I experience a strange situation with a zero-one-inflated-beta model in brms. The model runs fine, the only thing I noticed was that the random intercepts for every participant are very big in comparison with the over-all effects. But I know that there is a lot of between-participant variance in my data (see my data my_example_data.csv (113.0 KB) ) so I assume that a lot of variance in the random intercept for participants is a good thing. I analyzed the data with the code in this file Real_Data.R (1.4 KB).

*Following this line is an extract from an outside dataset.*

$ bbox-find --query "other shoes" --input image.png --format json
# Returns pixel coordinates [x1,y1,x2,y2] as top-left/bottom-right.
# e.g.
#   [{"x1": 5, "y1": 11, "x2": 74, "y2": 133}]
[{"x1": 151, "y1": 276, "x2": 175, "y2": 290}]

When I extract the fitted values with built-in functions such as marginal_effects() from brms or add_fitted_draws() from tidybayes, both give me values from the posterior that clearly represent the original data (real mean of reference category = 0.462, mean of posterior of Intercept = 0.451).
However, if I sample directly from the posterior by using posterior_samples() and then manually convert the values to the original scale by the inverse link function (plogis in this case since the link function is logit), I get very very different values (mean of posterior of Intercept= 0.761). Inspection of the estimates of the model also suggests these very different values.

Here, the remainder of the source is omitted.